Everyone knows President Bush has. . . how shall we say. . . a way with words. And everyone has a personal favorite among his countless misstatements and malapropisms. Here's one that's sure to stand the test of time, uttered on August 5, 2004: "Our enemies are innovative and resourceful, and so are we. They never stop thinking about new ways to harm our country and our people, and neither do we."
Whatever afflicts Bush, it seems Wisconsin Governor Jim Doyle's got it too. Explaining how he foiled a plot by Republican lawmakers to politically embarrass him by cleverly exercising his veto powers, Doyle said: "They thought they had set a clever little trick box here by which you either had to choose between ruining schools or raising property taxes.
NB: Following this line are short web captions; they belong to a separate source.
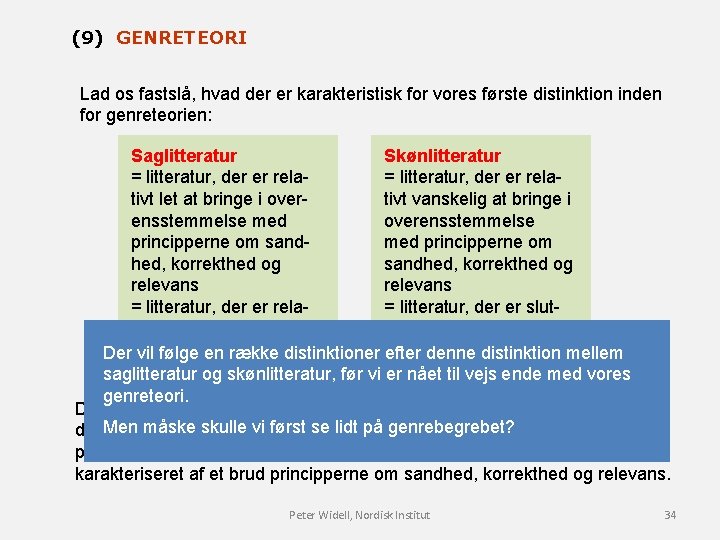 (9) GENRETEORI Lad os fastslå, hvad der er karakteristisk for vores første distinktion inden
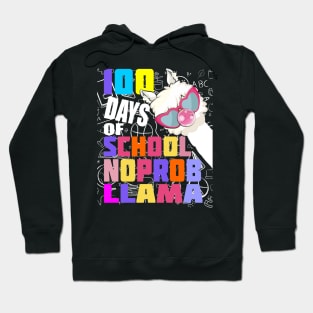 100 day of school no probllama Hoodie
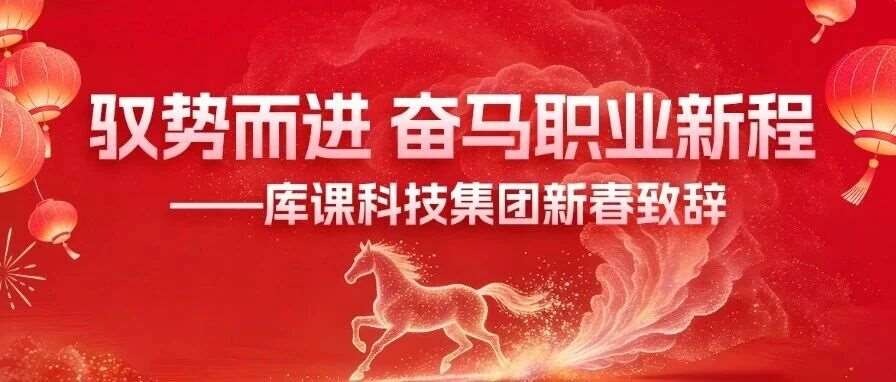 驭势而进，奋马职业新程&mdash;&mdash;库课科技集团新春致辞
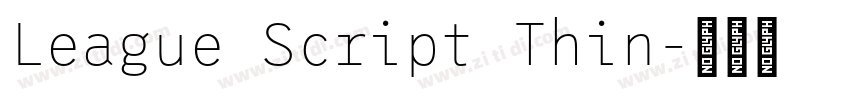 League Script Thin字体转换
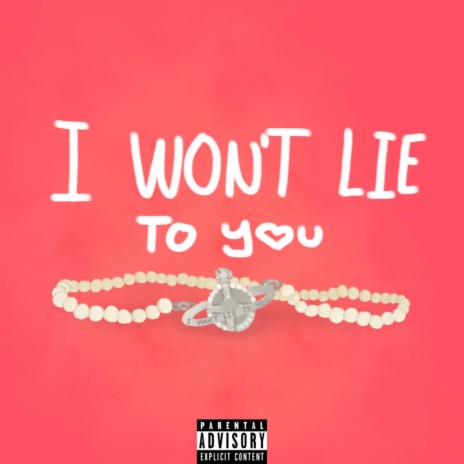 I won't lie to you ft. Veyby | Boomplay Music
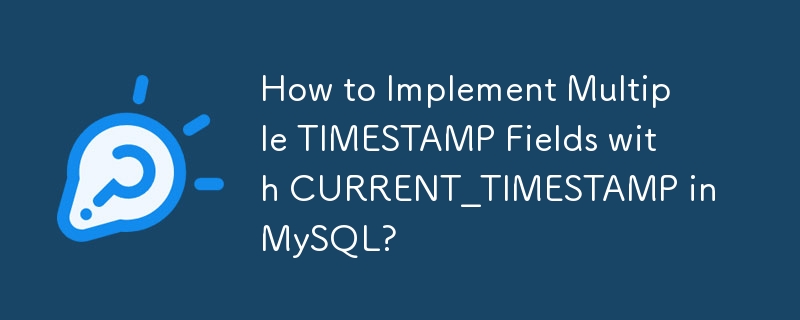 Bagaimana untuk Melaksanakan Medan TIMESTAMP Berbilang dengan CURRENT_TIMESTAMP dalam MySQL?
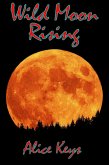 Wild Moon Rising (Werewolves of Seaside, #4) (eBook, ePUB)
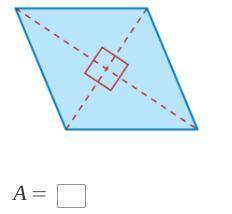 Rearrange the rhombus shown to write a formula for the area, A , of a rhombus in terms of its diago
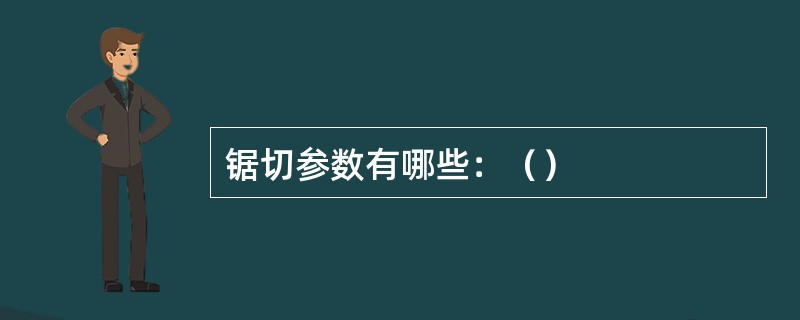 锯切参数有哪些：（）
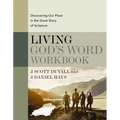 Living God's Word Workbook: Discovering Our Place in the Great Story of Scripture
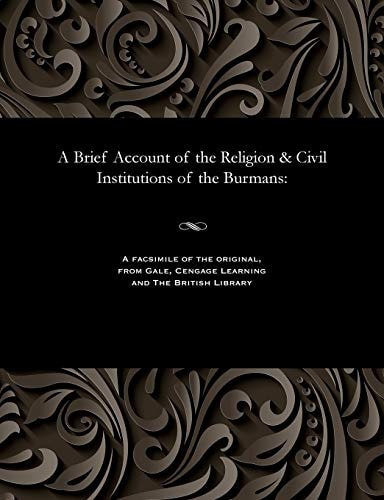 A Brief Account of the Religion & Civil Institutions of the Burmans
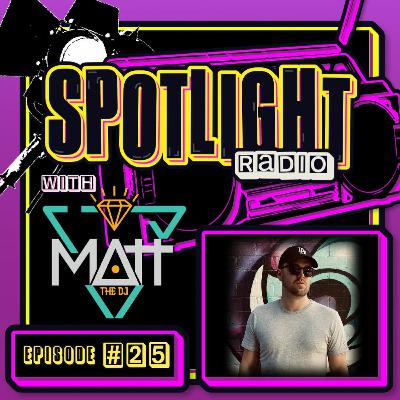 Spotlight Radio Episode 25 Spotlight Radio Episode 25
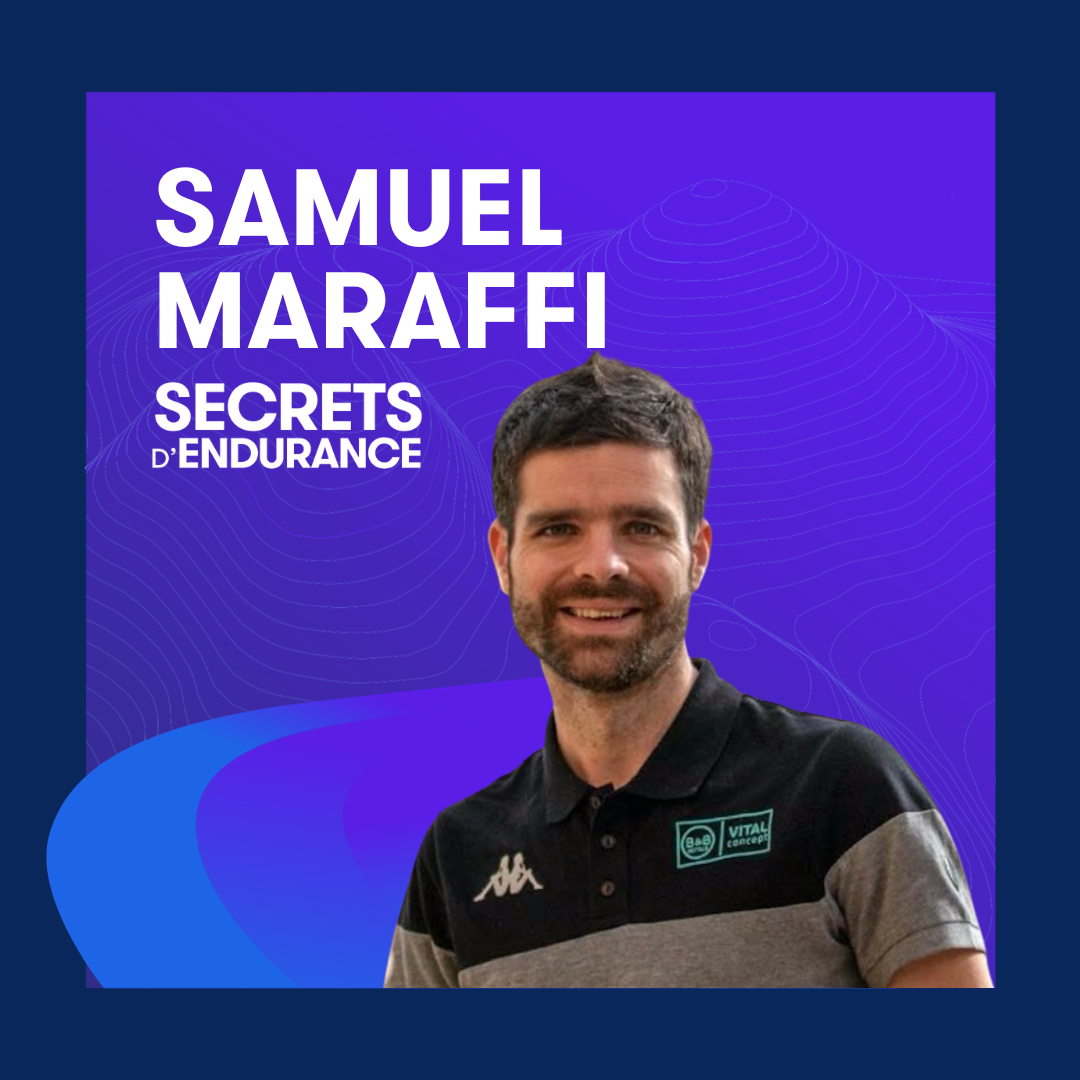 Secrets d'endurance : Samuel Maraffi
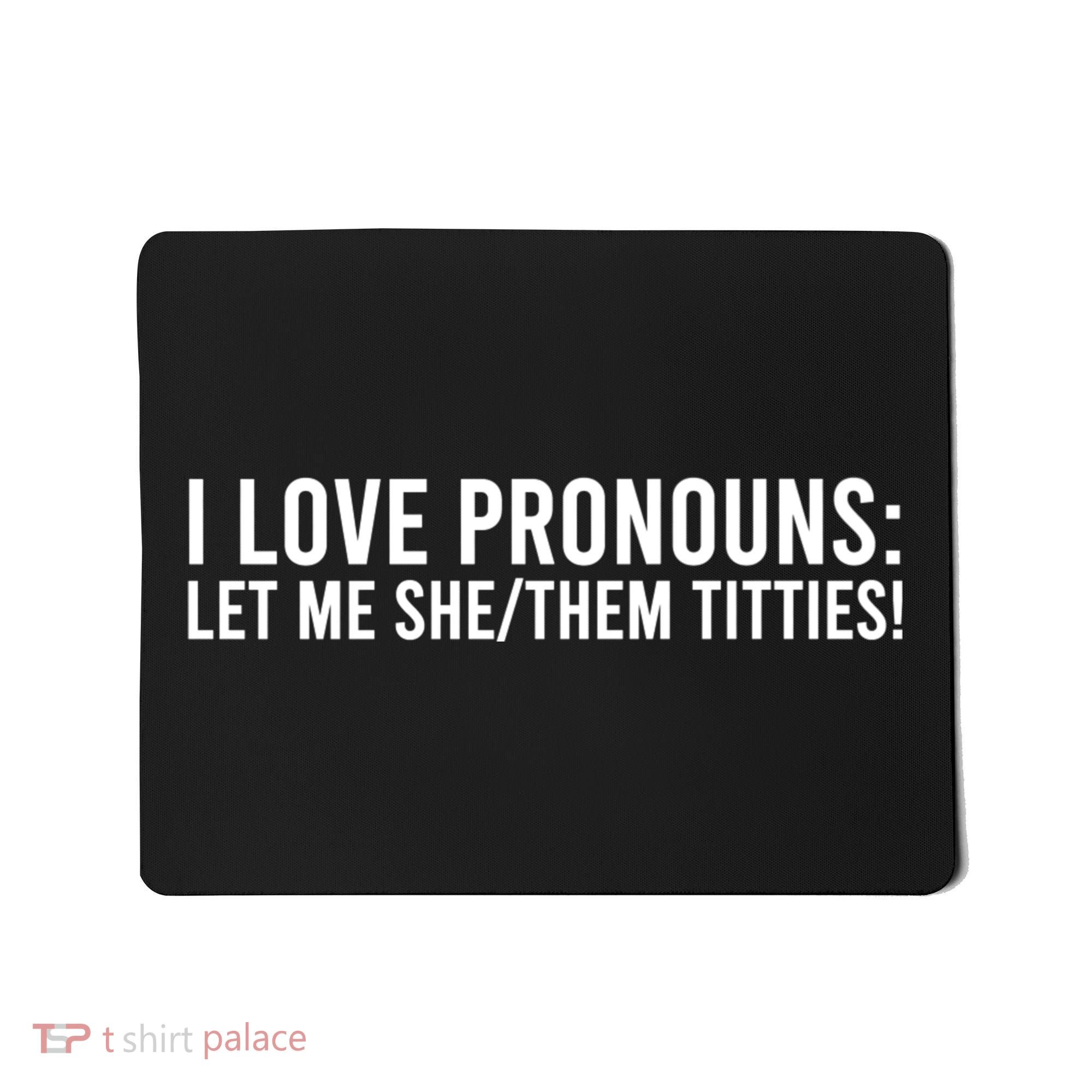 I Love Pronouns Let Me She Them Titties! Mousepad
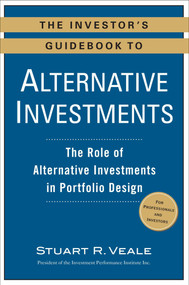 The Investor's Guidebook to Alternative Investments (The Role of Alternative Investments in Portfolio Design) by Stuart R. Veale, 9780735205307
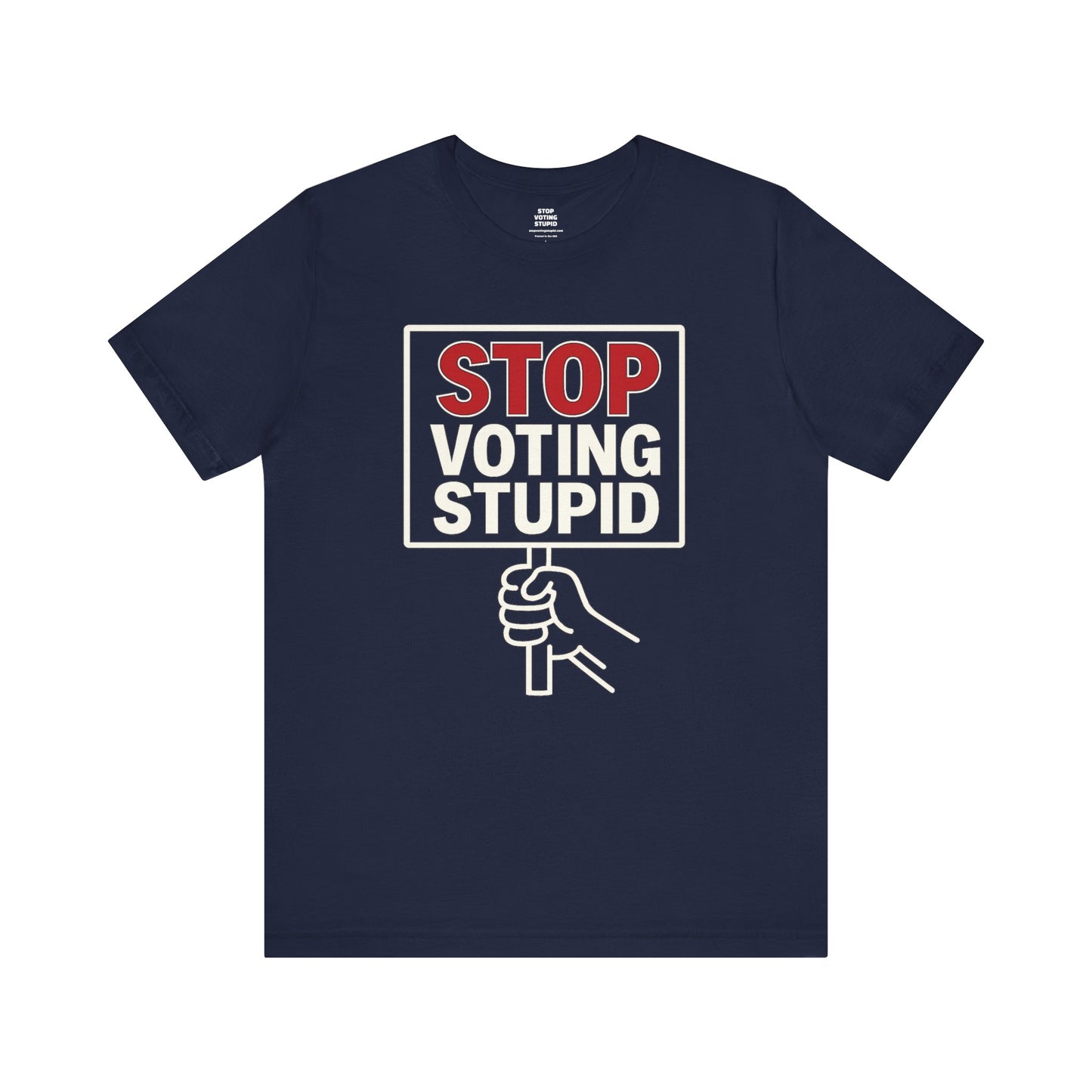 Stop Voting Stupid – Unisex Protest Tee (Size XS-4XL)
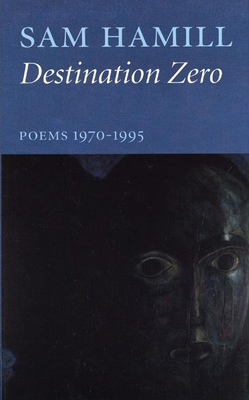 Destination Zero: Poems 1970-1995 1877727555 Book Cover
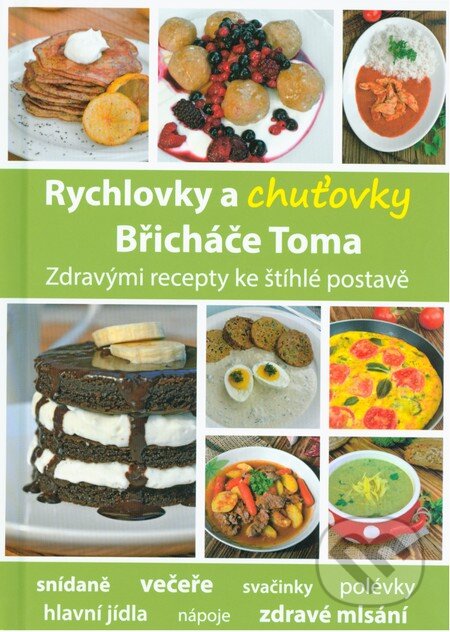 Kniha: Rychlovky a chuťovky Břicháče Toma (Tomáš Kosačík). Břicháč Tom, 2015 Kniha: Rychlovky a chuťovky Břicháče Toma (Tomáš Kosačík). Břicháč Tom, 2015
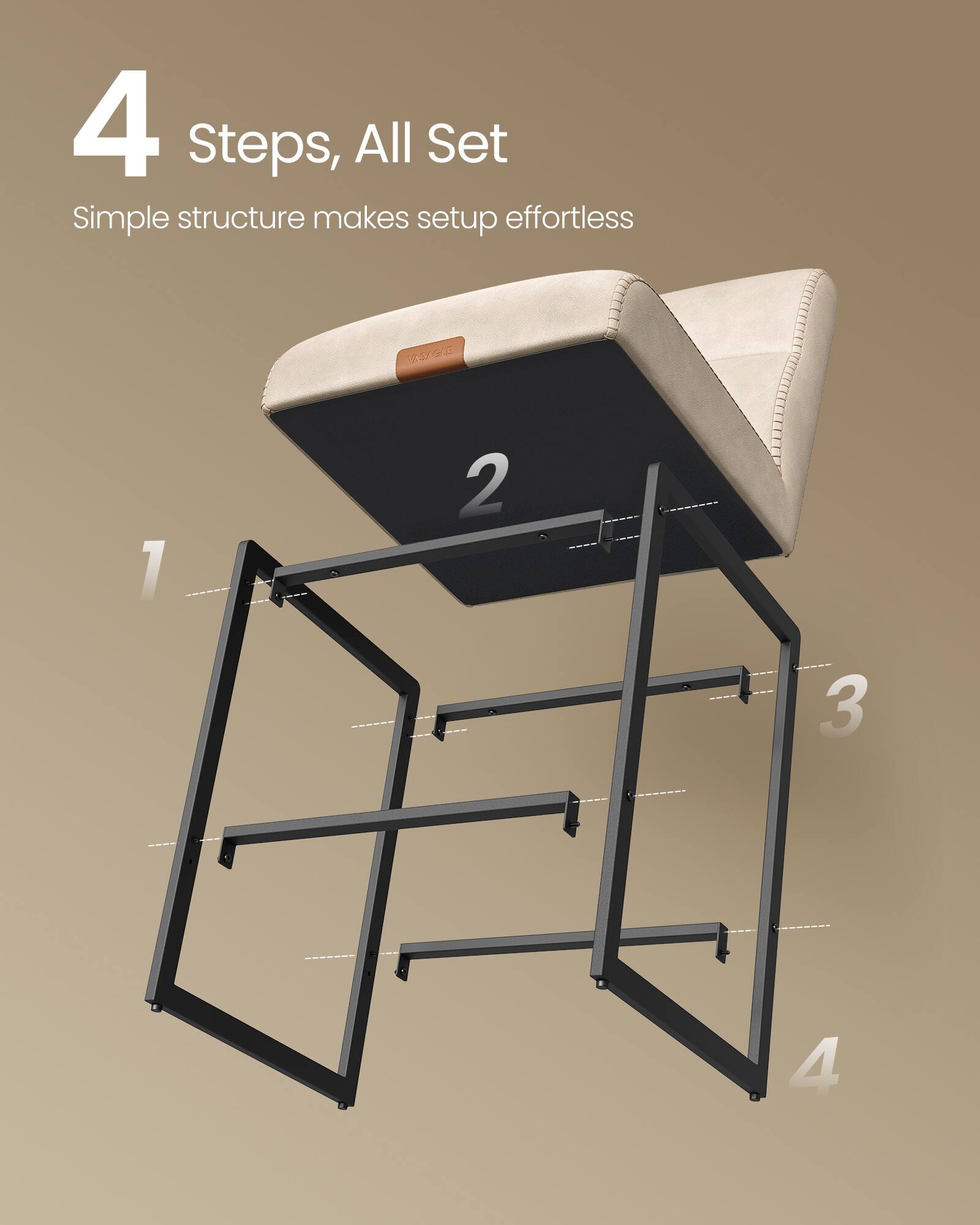 4 Steps, All Set  
Simple structure makes setup effortless  

1  
2  
3  
4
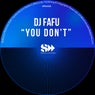 You Don't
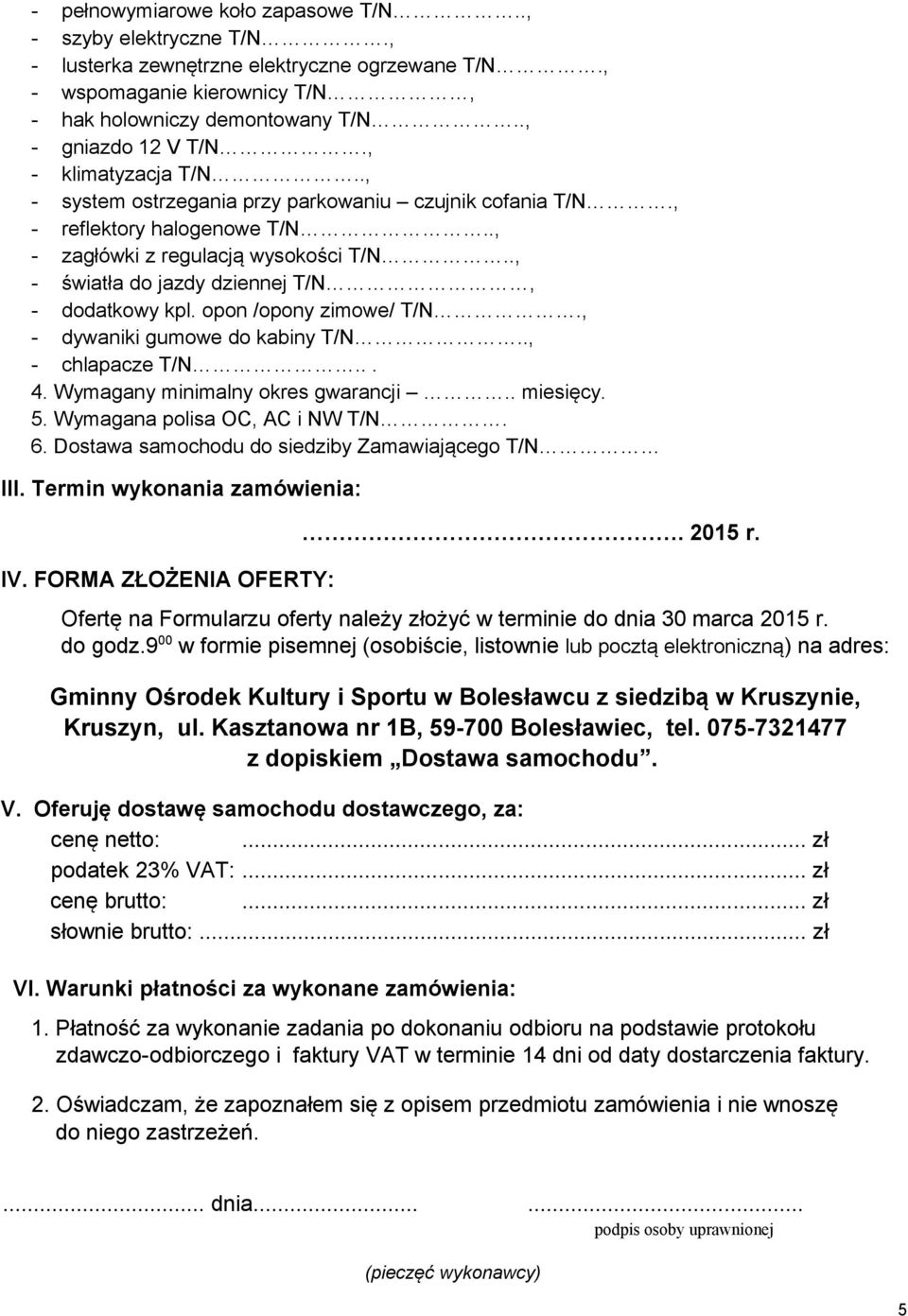 ., - światła do jazdy dziennej T/N, - dodatkowy kpl. opon /opony zimowe/ T/N., - dywaniki gumowe do kabiny T/N.., - chlapacze T/N... 4. Wymagany minimalny okres gwarancji.. miesięcy. 5.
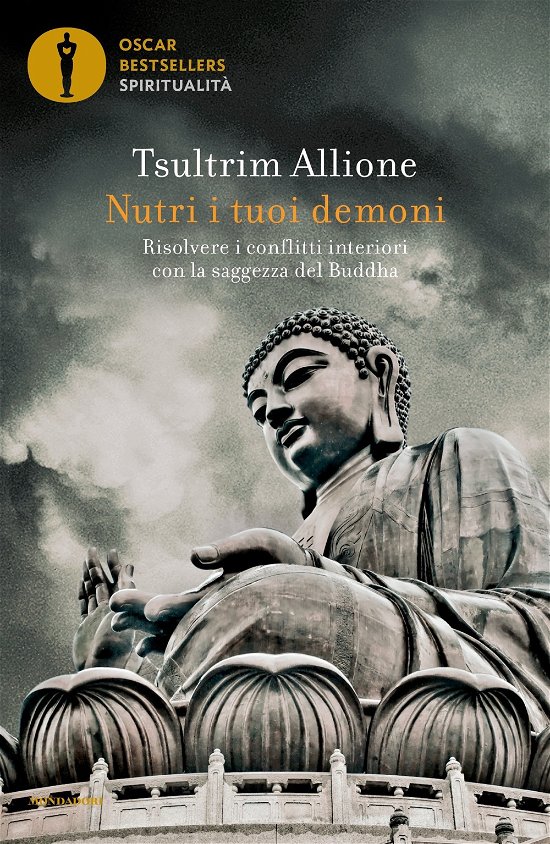 Cover for Tsultrim Allione · Nutri I Tuoi Demoni. Risolvere I Conflitti Interiori Con La Saggezza Del Buddha (Book)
In fact, I found a way to make sure we could do both."
Perhaps such verbal gaffes are just the inevitable fate of the oft-quoted. Or maybe they're guilt-inspired Freudian slips of the tongue. After all, before he was elected governor, Doyle spoke plainly about the excessive veto authority possessed by Wisconsin chief executives. "I don't think you should be able to go in and take a word out there and a word out here and create a whole new sentence," he said at the time. Now that he has the power to single-handedly ruin schools and raise property taxes, he sings a different tune. "Let's just say I see the world differently from the position I'm in right now," the governor offers in his defense.
It's hardly the first time Doyle's vantage point has changed his thinking. Before his election as governor, he promised to make campaign finance reform and a thorough clean-up of Capitol ethics his first order of business. After taking office, he ran screaming from the issue.